Looking ahead, what excites you most about the future of radiation oncology and quantitative imaging, and how do you see data enabling more personalised, precise, and equitable care over the next 5–10 years?
I think that integrating the quantitative imaging aspects, teasing out in vivo biology, and really pushing the breadth of what we can manipulate and achieve with radiation delivery could be very transformative. We’re just scratching the surface of all that we can do with how we’re actually delivering radiation.
Today, we’ve become very good at delivering radiation with a high degree of precision to exactly where we want it and currently it is largely delivered with what we call standard fractionation, hypofractionation, and stereotactic radiosurgery schedules. But there are emerging approach such as FLASH radiotherapy, delivering ultra-high doses of radiation at super speeds, and lattice radiotherapy, delivering a mesh where some areas are treated and others are intentionally spared to have different effects on the tumour, normal tissues, and immune response. These capabilities simply weren’t technically feasible if you rewound 15 years, but they are possible today.

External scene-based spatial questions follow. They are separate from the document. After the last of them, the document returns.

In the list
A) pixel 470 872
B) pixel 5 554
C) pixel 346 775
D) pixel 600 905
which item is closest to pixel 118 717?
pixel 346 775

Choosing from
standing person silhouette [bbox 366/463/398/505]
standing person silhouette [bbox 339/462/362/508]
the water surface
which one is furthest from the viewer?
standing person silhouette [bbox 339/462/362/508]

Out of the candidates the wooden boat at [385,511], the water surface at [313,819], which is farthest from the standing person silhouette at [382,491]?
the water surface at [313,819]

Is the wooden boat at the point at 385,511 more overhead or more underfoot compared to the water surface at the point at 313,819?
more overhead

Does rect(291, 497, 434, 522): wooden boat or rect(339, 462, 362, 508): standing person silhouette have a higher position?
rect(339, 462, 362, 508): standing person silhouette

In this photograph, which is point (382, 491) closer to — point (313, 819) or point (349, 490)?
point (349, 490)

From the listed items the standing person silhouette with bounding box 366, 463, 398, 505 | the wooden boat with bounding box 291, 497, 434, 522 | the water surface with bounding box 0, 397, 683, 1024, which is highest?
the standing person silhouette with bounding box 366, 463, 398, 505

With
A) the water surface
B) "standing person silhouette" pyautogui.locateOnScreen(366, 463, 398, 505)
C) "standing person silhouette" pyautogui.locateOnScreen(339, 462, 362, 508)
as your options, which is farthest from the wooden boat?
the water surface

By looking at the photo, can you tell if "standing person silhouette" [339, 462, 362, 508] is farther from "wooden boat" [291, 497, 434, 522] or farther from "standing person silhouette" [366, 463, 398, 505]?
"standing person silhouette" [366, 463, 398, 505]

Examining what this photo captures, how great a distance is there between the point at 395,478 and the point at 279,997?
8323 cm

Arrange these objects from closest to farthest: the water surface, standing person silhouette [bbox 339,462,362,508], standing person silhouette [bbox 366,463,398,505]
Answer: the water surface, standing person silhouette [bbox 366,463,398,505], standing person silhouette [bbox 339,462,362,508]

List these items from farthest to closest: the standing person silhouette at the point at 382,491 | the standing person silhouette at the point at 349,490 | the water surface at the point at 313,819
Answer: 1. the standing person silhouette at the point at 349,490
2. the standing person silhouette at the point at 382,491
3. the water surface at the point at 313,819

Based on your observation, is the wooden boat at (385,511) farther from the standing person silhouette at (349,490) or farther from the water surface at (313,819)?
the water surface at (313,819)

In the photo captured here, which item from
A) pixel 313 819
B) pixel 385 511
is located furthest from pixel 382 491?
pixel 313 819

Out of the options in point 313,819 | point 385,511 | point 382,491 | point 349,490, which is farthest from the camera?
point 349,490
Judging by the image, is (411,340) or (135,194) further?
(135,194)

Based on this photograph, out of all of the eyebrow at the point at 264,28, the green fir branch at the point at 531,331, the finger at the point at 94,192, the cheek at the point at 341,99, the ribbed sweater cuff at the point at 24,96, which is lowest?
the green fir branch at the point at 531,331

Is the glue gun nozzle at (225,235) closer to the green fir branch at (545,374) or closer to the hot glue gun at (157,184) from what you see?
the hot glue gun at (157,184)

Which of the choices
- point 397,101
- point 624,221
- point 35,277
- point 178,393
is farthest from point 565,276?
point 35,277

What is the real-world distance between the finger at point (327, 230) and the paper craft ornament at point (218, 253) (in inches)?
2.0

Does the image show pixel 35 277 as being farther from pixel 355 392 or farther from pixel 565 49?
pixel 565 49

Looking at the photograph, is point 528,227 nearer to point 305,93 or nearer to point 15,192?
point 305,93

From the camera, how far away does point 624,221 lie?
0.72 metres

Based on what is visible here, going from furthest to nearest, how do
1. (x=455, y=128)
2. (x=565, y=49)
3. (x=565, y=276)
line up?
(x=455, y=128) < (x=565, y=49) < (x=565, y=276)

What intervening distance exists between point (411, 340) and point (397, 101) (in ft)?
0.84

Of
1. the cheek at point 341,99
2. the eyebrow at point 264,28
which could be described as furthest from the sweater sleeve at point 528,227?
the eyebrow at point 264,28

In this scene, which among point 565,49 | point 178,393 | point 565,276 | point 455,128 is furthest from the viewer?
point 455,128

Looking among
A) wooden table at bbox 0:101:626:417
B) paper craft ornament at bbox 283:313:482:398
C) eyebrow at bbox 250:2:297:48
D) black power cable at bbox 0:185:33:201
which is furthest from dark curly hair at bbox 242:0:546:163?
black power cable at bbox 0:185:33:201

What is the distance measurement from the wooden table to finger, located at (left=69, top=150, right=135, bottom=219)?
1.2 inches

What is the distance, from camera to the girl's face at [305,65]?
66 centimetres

Beyond the physical rate and shape of the delivery, there are still many other ways to affect the biology. How many ways can we actually modulate the dose of radiation each day or each week to certain areas while avoiding others? What portions should we be sparing? Where are the immune cells sitting or circulating? There’s a lot of potential to unpack there, and I think that’s really exciting. Once we start thinking about individualising that for each patient, feeding in and calibrating models to individual patient data, we’re no longer saying this is a protocol that everyone goes through. We’re taking the data from one patient, and fine-tuning that radiation treatment plan biologically, not just spatially, where we’re targeting the tumour, but biologically manipulating how we’re delivering that radiation to maximise the outcomes in terms of controlling or eradicating the tumour and minimising the side effects. We’re just getting started making dramatic changes in the outcomes of radiotherapy. Not that they’re not already exciting, but I think we’re just getting started. Now is really an exciting time.